A vida parece ser um constante trânsito: ela anda, para, às vezes para até demais, ou até flui inesperadamente. A única diferença é que o padrão temporal em que os sinais de trânsito operam, não acontecem na vida real, e o sinal verde, como já dizia Lorde, que estamos esperando e querendo, pode não aparecer tão fácil. E é sobre esse árduo trajeto que nem o mais avançado GPS pode prever para nós que Campeão da Avenida, terceiro álbum de Wagner Almeida, que foi lançado hoje, 22, pela Geração Perdida de Minas Gerais, nos convida à refletir sobre.

O disco, terceiro na discografia do artista, nasceu de uma natureza peculiar, mas agora, tantos meses depois, até que familiar: o isolamento da pandemia. O artista explica em entrevista ao Mad Sound que as músicas começaram a surgir de forma esporádica, e diferente dos álbuns anteriores, tais faixas resultarem em um disco foi algo não premeditado dese o ínicio. Além de canções criadas este ano, algumas que não entraram em projetos anteriores encontraram em Campeão da Avenida, o seu lugar.

O título e a capa partem de uma constante reflexão do artista sobre a vida em um grande centro urbana, no caso de Almeida, na capital Belo Horizonte. No entanto, ele comenta morar em uma área da cidade afastado do centro, passando um bom tempo em meios de transporte para chegar até compromissos, o fazendo refletir constantemente sobre o asfalto, os prédios, e todos os símbolos e características que compõem o urbano, e de certa forma, também fazem parte do sentimento de dúvida e desejo de vencer concretizando devaneios que devem resisdir constantemente ao olhar para fora de uma janela de ônibus.

No meio da jornada presente no disco, a faixa cinco “Perdoar” que conta com Theuzitz, não se trata da primeira participação do disco (essa fica por conta de Ana Paia em “Acordar”), mas foi a colaboração em que, segundo Wagner, o cantor convidado realmente teve um envolvimento processo criativo da faixa, compondo e adicionando elementos para a produção.

Segundo o artista, a música é a mais feliz do disco, mas por mais que a música seja animada sonoramente – as passagens sobre estar no karokê da liberdade cantando um hit da Pabllo Vittar nos fazem inevitavelmente sorrir e sentir a nostalgia da letra – os detalhes presentes na composição são memórias delicadas. “Perdoar” está em um ponto estratégico no álbum, simbolizando um ponto de transição em que a partir disso, as faixas se tornam um pouco mais melancólicas e um tanto quanto nebulosas.

“Eu falo abertamente sobre coisas que eu me sinto muito pouco seguro então pra mim acaba tendo uma quebra significativa”, ele conta sobre a segunda parte do álbum.

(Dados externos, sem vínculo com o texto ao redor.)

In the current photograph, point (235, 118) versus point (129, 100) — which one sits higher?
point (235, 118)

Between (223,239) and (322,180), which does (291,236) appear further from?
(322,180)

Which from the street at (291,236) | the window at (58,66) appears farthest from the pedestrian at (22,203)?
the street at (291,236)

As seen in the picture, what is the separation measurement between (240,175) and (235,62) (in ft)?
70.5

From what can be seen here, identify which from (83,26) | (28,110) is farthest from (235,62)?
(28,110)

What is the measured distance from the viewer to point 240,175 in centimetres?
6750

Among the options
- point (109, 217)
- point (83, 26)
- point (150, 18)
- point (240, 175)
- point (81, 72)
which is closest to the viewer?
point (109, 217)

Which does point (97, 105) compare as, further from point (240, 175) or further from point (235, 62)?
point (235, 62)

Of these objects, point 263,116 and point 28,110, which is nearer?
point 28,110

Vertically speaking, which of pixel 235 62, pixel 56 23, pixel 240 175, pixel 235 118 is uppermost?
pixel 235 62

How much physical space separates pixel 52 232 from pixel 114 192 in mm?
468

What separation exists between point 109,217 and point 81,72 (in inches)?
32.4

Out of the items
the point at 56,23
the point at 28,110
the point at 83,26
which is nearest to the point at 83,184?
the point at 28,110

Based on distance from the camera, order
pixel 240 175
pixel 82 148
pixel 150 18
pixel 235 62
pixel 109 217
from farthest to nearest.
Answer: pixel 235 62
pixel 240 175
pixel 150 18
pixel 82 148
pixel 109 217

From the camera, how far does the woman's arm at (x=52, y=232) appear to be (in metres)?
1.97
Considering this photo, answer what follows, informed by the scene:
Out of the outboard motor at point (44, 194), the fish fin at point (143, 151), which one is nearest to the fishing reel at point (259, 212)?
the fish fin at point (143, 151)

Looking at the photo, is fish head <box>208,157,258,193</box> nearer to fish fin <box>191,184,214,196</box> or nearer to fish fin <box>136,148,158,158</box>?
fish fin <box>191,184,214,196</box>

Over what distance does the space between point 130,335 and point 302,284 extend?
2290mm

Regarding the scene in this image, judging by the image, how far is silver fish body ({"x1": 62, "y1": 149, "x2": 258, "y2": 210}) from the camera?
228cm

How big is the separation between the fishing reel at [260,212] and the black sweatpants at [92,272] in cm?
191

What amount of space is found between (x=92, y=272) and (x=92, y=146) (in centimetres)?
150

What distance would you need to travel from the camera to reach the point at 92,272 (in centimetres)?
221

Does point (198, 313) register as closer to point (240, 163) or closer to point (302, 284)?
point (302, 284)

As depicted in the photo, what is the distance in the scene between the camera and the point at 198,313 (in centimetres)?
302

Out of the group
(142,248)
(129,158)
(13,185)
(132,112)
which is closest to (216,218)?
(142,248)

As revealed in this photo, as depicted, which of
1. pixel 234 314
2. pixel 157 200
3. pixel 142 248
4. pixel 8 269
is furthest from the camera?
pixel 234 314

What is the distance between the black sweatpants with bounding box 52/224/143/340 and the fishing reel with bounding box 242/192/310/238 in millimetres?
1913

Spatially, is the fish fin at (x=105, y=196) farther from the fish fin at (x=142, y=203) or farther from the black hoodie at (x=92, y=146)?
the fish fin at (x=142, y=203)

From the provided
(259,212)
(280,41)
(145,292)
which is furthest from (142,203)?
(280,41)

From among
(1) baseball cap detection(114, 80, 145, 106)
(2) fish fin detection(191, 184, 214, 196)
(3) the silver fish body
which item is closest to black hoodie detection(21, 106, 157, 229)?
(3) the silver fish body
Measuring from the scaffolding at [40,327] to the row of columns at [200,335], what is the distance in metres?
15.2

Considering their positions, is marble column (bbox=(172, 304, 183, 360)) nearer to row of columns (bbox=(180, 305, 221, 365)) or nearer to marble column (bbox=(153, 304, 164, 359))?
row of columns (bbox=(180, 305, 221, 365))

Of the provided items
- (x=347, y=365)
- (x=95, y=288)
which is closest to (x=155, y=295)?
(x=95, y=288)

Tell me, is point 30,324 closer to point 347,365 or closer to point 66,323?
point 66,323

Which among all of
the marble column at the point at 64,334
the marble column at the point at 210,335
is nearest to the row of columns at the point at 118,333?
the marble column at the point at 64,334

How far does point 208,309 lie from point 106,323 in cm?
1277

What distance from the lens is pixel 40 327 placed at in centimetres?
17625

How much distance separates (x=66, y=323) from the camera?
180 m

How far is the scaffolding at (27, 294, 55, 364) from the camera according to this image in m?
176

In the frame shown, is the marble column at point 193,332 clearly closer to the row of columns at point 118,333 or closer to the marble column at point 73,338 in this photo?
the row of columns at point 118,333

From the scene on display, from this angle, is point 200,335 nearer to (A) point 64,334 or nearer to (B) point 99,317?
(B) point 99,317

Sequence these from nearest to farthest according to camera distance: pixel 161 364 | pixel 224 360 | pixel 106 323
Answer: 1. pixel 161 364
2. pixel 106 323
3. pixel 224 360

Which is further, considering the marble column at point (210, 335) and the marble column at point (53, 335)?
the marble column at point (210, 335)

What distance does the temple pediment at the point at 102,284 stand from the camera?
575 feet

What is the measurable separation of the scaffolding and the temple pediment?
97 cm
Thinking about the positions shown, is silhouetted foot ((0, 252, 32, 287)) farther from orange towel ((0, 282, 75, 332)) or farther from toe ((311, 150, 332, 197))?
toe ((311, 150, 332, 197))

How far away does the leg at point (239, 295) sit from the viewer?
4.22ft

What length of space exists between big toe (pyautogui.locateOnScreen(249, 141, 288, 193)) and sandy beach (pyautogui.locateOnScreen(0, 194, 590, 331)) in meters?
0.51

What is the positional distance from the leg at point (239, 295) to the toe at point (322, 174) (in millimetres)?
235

Wagner também justifica a faixa que encerra o álbum, “Piloto Automático”, que deixa um gosto amargo na boca do ouvinte com os desejos do artista de ser uma pessoa mais otimista, no entanto, para ele, a canção – que foi criada em apenas um dia e caiu como uma luva para o disco – representa muito os sentimentos que ele enfrentou durante a produção de Campeão Na Avenida, e a grandiosidade progressiva presente na faixa cria um momento catártico digno de encerramento.

Durante esses meses apocalípticos, Wagner também fez parte da coletânia Rock Triste Contra o Coronavírus, iniciativa criada para ajudar o Movimento de Luta nos Bairros, Vilas e Favelas (MLB), e organizada por Vitor Brauer, da Lupe de Lupe, que é membro da Geração Perdida de Minas Gerais e masterizou o disco de Almeida, mas mesmo tendo essa proximidade com Brauer seu lado fã do artista é um tanto quanto considerável. E a veia da admiração sobre participar do projeto continua por estar ao lado de bandas que admira como Terno Rei e Tuyo, e é claro, usar sua arte para ajudar uma causa tão importante.

O sentimento de se sentir lisonejado na presença (mesmo que platônica) de artistas que são referências é algo bom, no entanto, tendo em vista as dúvidas presentes em Campeão da Avenida, Almeida eventualmente vai descobrir que a vida que parece ser um eterno sinal amarelo, sorri para ele emitindo uma intensa luz verde.